Ivinskaïa est née dans une famille de la petite noblesse. Mariée et mère d'Irina Emélianova, la petite « Katia » du roman Le Docteur Jivago, elle quitte son mari jaloux (qui se suicide) pour rejoindre un nommé Vinogradov avec lequel elle a un second enfant.

Au début de l'invasion de l'URSS par l'Allemagne hitlérienne en 1941, elle traverse une partie du pays pour récupérer sa mère Maria qui a été dénoncée et erre à demi-morte de faim dans une forêt. Elle la ramène à Moscou dans le petit appartement rue Potapov, pour apprendre que son second époux a péri sur le front, à 36 ans. La guerre finie, elle trouve un emploi de secrétaire de rédaction à la revue Novy Mir.

En octobre 1946, quand Boris Pasternak la rencontre dans les bureaux de la revue, il est un écrivain déjà reconnu. Il n'est plus publié, mais occupe encore une grande datcha à Peredelkino (en), le village des artistes officiels, avec sa seconde épouse et leurs fils. Lui qui vivait de traductions retrouve le goût de la création. Depuis longtemps, il souhaitait écrire un roman. Il a presque renoncé. Olga le réveille, le rajeunit, l'inspire. Olga Ivinskaïa deviendra le prototype de Lara, la maîtresse du docteur Jivago, roman pour lequel l'écrivain obtiendra le prix Nobel de littérature en 1958.

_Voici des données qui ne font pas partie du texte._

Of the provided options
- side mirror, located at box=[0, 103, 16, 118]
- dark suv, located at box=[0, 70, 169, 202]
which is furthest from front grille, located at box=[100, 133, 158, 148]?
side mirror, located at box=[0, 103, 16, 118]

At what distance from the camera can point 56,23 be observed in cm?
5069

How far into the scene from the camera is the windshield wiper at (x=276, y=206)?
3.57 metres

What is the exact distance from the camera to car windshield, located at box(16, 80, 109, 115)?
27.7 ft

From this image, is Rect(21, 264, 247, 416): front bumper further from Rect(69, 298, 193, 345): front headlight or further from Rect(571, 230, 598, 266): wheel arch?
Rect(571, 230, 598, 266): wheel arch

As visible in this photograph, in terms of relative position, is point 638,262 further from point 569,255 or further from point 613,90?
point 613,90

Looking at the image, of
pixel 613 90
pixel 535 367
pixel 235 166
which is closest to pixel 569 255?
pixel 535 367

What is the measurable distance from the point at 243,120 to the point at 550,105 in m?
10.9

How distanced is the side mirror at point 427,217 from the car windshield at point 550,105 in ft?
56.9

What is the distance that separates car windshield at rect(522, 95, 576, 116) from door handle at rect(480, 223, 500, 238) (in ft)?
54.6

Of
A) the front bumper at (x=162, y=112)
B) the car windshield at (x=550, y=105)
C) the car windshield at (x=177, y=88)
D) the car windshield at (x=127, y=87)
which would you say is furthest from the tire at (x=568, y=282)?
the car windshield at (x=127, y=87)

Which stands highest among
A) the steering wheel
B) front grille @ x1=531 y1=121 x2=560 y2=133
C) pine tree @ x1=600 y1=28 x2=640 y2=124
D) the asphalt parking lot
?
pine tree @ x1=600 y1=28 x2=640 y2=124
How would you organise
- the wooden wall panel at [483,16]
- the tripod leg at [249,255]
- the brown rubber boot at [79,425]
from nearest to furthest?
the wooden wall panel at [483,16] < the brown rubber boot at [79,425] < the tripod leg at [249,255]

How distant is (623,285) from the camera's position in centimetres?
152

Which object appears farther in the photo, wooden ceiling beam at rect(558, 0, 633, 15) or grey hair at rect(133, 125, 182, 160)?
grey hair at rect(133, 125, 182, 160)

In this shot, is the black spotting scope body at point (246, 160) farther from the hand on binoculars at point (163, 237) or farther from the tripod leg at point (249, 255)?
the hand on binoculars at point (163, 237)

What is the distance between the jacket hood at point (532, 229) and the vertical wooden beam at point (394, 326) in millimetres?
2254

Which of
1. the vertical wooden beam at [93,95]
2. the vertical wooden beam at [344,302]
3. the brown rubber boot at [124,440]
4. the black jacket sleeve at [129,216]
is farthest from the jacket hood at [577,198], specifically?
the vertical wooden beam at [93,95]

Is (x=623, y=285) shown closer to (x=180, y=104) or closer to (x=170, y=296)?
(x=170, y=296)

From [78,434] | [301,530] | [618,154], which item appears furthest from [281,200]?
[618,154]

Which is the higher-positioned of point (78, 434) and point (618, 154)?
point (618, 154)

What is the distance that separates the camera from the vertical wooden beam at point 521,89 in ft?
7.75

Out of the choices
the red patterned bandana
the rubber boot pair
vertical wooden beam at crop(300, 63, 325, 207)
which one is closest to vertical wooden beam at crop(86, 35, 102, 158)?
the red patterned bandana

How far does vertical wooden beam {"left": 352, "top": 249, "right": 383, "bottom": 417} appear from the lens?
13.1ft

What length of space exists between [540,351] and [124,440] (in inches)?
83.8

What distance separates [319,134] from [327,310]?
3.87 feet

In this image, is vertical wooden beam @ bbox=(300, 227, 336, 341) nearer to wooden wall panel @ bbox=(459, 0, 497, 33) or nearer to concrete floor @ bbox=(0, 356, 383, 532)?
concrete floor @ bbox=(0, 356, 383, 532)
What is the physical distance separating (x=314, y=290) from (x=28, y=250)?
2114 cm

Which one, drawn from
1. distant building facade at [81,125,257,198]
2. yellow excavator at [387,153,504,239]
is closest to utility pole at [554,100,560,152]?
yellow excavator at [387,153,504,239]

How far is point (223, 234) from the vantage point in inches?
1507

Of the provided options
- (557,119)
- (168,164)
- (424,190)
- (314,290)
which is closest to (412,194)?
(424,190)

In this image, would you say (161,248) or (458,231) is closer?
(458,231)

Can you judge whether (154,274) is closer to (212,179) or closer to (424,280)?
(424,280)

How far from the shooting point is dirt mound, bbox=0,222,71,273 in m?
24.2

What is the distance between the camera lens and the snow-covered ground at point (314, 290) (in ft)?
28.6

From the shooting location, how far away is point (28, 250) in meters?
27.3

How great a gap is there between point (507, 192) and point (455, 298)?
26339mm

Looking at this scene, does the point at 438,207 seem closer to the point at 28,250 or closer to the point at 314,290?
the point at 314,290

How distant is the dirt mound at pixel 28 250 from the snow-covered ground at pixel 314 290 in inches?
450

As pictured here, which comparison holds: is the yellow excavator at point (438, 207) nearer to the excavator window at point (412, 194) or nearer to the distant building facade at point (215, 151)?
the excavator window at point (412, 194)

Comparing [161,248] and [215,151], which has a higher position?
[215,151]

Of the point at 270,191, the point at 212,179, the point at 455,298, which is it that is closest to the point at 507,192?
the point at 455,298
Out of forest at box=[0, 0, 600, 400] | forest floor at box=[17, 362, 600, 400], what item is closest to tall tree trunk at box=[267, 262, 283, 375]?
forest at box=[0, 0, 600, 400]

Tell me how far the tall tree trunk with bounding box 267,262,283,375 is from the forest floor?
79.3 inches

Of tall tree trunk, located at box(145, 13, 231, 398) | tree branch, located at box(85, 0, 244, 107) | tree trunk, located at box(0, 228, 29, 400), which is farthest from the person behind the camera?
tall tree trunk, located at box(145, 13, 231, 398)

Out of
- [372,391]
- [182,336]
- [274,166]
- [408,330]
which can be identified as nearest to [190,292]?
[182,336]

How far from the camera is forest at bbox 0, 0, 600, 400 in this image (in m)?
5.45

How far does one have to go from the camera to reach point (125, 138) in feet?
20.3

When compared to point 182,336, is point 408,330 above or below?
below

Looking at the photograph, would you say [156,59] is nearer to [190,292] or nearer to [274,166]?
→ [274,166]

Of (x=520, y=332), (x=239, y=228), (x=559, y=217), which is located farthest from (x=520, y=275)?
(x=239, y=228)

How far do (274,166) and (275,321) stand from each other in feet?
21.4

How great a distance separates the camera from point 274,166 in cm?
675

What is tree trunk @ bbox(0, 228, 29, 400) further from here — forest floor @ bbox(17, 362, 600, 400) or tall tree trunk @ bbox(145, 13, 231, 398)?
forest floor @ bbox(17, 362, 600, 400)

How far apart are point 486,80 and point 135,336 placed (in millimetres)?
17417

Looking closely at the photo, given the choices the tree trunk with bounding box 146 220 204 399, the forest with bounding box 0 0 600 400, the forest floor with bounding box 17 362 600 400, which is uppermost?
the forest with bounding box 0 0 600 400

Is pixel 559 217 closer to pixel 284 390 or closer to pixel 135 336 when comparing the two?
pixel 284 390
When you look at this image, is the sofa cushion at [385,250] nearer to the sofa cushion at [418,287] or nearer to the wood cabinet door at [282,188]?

La nouvelle de sa liaison comme celle de son livre se répandent. Il est intouchable, protégé par Staline mais en 1949, elle est arrêtée et expédiée dans un camp. Elle était enceinte et perd le bébé. Pasternak, désespéré, s'occupe de sa famille, lui envoie colis sur colis. À la mort de Staline, elle est libérée. Après la publication du Docteur Jivago, elle est à nouveau expédiée en 1960 pour quatre ans au goulag, pour "trafic de devises", une manière de la punir d'avoir permis la publication du Docteur Jivago à l'étranger.

Ses dernières années elle se bat judiciairement avec la famille de Pasternak pour récupérer les manuscrits confisqués par le KGB que Pasternak lui avait légués. En dépit de sa réhabilitation en 1988, elle n'obtient pas gain de cause.

Sa fille, Irina Emélianova, a publié des plusieurs essais sur cette période, dont un qui fut traduit en français. Elle fut l'épouse du poète et traducteur Vadim Kozovoï. Son petit-fils, Andreï Kozovoï, est historien, spécialiste de l'histoire russe au vingtième siècle, maître de conférences à l'université Charles-de-Gaulle Lille-III.